Pero me pregunto si realmente es tan malo. No hago otra cosa que la señora bibliotecaria no haga, ambos tenemos la misma vista hacia él. Incluso me he interesado en la lectura, eso es bueno, ¿cierto? Me he sacado un carnet para poder llevarme algunos libros a casa. También empiezo a cuestionarme cosas sobre mí mismo... ¿Cuántos chicos de diecisiete años cruzan media ciudad un sábado por la tarde para ir a una biblioteca a pretender leer libros con un ojo y con el otro apreciar las ondas iluminadas del cabello de otro chico?
Ahora que lo pienso, creo que lo hago justamente por eso, porque esto es nuevo para mí, estoy descubriendo algo y quiero saber lo que significa, tengo miedo, pero no se siente mal.
—¿Te puedo ayudar?
Sí, necesito ayuda.
Un momento, aquí hay algo raro.
Aterrizo en el presente y me detengo en la recepción de la biblioteca, es mi quinto sábado aquí; sin embargo, el lugar de la señora bibliotecaria lo ocupa ahora una chica de cabello azul con los ojos notablemente delineados y un aro en la nariz. Toda la gran entrada a las secciones está restringida con una cinta amarilla.
—Yo...
Mierda. Mierda. Mierda.
—Si te puedo ayudar, no tengo todo el día.
—¿Quiero sacar un libro?
—Debes esperar los plazos postergados, en la página web puedes revisar los horarios.
Me hace un gesto con la cara que indica que me largue de una vez.
—Lo siento, no estaba enterado, ¿por qué está cerrada?
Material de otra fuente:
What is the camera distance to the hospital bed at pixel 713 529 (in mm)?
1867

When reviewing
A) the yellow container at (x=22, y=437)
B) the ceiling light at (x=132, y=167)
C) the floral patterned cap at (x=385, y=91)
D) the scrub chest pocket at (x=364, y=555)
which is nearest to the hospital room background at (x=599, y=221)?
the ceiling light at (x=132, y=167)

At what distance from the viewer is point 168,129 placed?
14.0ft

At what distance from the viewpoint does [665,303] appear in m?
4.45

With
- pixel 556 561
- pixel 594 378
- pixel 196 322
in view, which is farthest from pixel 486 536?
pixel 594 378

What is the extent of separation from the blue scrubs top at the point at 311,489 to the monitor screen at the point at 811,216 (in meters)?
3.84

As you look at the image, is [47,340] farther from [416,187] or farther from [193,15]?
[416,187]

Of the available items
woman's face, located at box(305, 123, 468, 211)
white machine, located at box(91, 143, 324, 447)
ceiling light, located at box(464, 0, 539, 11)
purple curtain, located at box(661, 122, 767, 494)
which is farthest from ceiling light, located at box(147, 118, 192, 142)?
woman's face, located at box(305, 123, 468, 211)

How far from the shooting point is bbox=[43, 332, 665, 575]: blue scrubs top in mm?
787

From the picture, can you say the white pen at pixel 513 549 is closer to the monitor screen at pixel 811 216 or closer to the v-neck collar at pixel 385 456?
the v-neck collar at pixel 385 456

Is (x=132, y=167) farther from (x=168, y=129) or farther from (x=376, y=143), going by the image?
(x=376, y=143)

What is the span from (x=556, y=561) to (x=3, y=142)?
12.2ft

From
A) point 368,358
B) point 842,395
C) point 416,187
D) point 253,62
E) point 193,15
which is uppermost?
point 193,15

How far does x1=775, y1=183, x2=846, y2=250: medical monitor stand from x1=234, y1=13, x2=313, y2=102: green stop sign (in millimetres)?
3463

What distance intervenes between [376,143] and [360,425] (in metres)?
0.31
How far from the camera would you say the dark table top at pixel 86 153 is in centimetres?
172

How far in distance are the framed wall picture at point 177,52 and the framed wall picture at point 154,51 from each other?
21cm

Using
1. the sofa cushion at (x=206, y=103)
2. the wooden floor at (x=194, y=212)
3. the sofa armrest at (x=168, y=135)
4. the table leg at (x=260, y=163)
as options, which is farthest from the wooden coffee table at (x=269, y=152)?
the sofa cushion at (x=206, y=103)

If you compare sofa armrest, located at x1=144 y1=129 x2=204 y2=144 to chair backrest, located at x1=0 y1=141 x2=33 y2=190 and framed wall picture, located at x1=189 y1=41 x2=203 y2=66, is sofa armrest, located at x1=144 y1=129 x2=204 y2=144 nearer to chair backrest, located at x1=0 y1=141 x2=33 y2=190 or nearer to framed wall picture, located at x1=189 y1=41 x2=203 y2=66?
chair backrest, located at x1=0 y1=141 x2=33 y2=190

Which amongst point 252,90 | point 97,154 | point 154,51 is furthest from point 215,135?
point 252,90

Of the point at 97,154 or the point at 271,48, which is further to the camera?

Ella rueda los ojos, cansada de la pregunta.
—Mantenimiento.
Salgo rápidamente y reviso la página web, al instante aparece un aviso, no volverán a abrir las puertas para el público hasta comienzos de agosto. Lo que son tres meses de espera.
¿Tanto tiempo para mantenimiento? ¿Qué van a hacer? ¿Implementar un pedazo del cielo? Tendrían más jale con uno del infierno, como una guía turística.
¿A quién no le gustaría conocer el lugar donde va a descansar por toda la eternidad?
Trago saliva. Pues bien, los malos hábitos deben cortarse de raíz, ¿verdad?
Listo, no lo volveré a ver nunca más, no sé nada de Will y sinceramente esto tenía que acabar, que algo nos haga sentir bien no significa que realmente sea saludable. Es una mierda, supongo que todos tenemos una mierda de esas. De todas formas, me repito, era una locura.